Pick out each line in the rows below that contains the word "nacelle", and copy those lines.

> _Records provided_:
- - - - -

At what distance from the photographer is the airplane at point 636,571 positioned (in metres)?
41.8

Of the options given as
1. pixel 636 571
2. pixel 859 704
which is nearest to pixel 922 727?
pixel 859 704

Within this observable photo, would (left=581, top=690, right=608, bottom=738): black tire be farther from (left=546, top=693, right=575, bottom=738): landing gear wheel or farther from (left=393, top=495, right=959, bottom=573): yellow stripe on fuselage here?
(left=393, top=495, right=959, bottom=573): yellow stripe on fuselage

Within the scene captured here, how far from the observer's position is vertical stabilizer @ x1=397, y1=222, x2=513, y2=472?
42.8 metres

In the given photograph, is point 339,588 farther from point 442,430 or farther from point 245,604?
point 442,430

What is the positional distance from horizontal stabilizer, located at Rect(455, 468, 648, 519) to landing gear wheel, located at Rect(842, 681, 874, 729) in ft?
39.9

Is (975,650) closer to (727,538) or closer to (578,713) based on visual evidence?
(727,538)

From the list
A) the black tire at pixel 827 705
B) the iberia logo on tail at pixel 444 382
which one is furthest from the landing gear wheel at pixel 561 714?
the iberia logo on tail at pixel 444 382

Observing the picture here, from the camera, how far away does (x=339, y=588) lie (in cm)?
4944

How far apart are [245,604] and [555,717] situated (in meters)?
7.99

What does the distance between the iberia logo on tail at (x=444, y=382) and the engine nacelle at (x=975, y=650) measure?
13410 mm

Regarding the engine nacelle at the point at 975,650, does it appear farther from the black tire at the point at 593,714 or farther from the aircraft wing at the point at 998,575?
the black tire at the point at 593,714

- - - - -

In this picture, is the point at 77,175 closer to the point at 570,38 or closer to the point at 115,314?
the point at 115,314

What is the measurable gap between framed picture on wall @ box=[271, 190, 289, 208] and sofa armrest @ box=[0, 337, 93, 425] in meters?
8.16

- - - - -

> _Reply to the task_:
What does the distance between the iberia logo on tail at (x=444, y=382) and the engine nacelle at (x=975, y=650) measure?
Regarding the engine nacelle at the point at 975,650, does it appear farther from the black tire at the point at 593,714 or farther from the aircraft wing at the point at 998,575?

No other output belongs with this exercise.